La détermination du prix de vente d’un bien immobilier – foncier, bâtiments –, ou son juste prix en cas de succession ou donation, est un sujet sensible. C’est pourquoi le notaire a recours à différentes approches.
L’État a ouvert au public les données concernant les transactions immobilières à titre onéreux sur les cinq dernières années à l’adresse https://app.dvf.etalab.gouv.fr. Ces informations brutes restent cependant peu utilisées par les officiers ministériels.

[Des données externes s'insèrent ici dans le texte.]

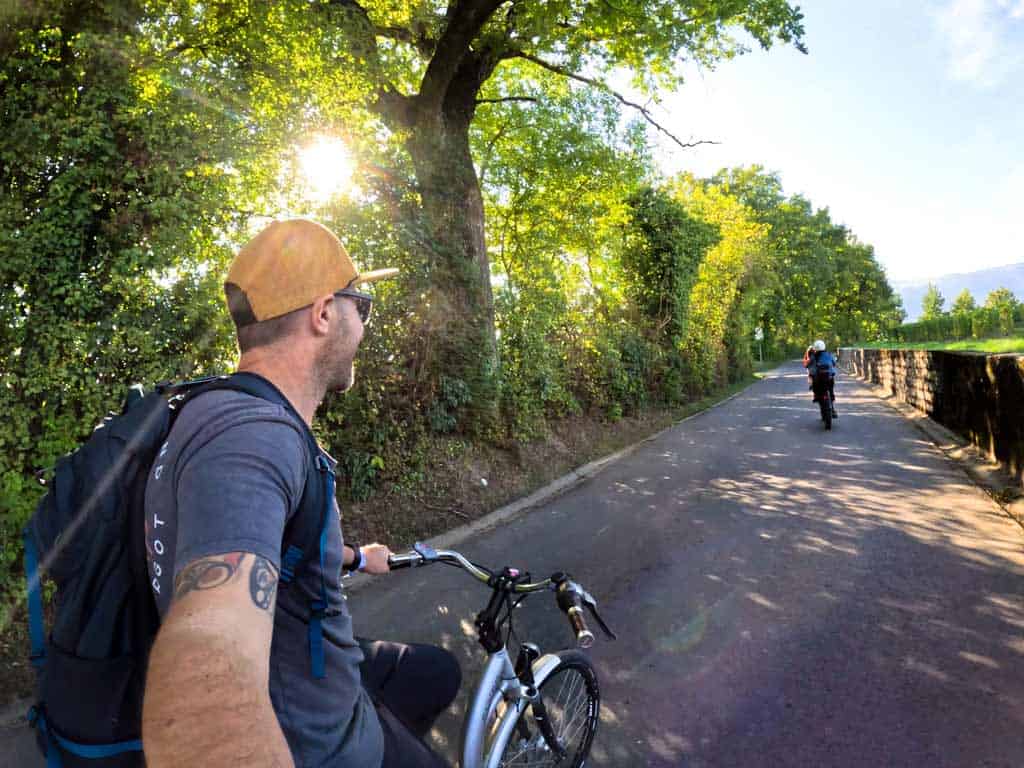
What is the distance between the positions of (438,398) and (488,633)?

1. Approche théorique : les indicateurs
Pour travailler, le notaire s’appuie tout d’abord sur les documents officiels, notamment sur l’arrêté ministériel fixant chaque année la valeur vénale moyenne des terres par département, par région naturelle et nature de cultures – valeurs maximales, minimales et dominantes –, en distinguant les terrains loués et libres de tout bail. Il utilise aussi les tableaux publiés par le service statistique du ministère de l’Agriculture. Ces informations sont comparées avec les références publiées par les Safer. « Le croisement de ces données nous donne un faisceau d’indices qu’il est nécessaire d’affiner par la suite », précise Maître Charlotte Acin, notaire au sein du pôle de droit rural à l’étude Office 21 Notaires associés, à Poitiers.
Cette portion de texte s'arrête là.